While the dough rises, make the secret-weapon filling. This is where the magic happens! We’ll gently cook butter until it becomes a fragrant, nutty brown butter, then mix it with brown sugar and spices to create the most incredible, aromatic paste.

Now for the fun part: rolling and filling! We’ll roll our soft, risen dough into a big rectangle, then spread that incredible brown butter and pumpkin spice filling all the way to the edges.

Then, we’ll slice and let them rest. Roll the dough into a tight log, slice it into beautiful, thick rolls, and arrange them in a pan. This is where the make-ahead magic happens—the whole pan goes into the fridge to rest overnight!

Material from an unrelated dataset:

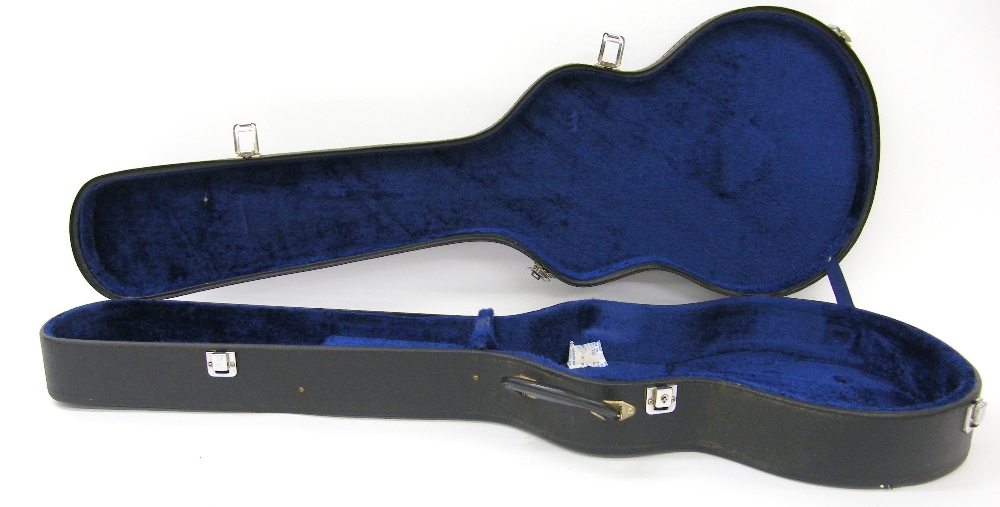 Hard case suitable for a Les Paul style guitar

Finally, bake and glaze! In the morning, just pop the pan in the oven and bake until golden and bubbly. While they’re still warm, we’ll smother them in a luscious maple-cream cheese glaze that melts into every nook and cranny. Pure heaven.
Ava’s Notes
- Don’t Overheat Your Milk! When you’re activating the yeast, you want the milk to be warm to the touch, not hot. If it’s too hot, it will kill the yeast and your rolls won’t rise.
- Room Temp is Key: For the fluffiest rolls, make sure your egg and butter for the dough are at room temperature. For the glaze, your cream cheese and butter must be very soft to get a smooth, lump-free finish.
- Dental Floss Trick: The cleanest way to slice your log of dough into perfect rolls without squishing them is to use unflavored dental floss! Just slide it under the log, cross the ends over the top, and pull.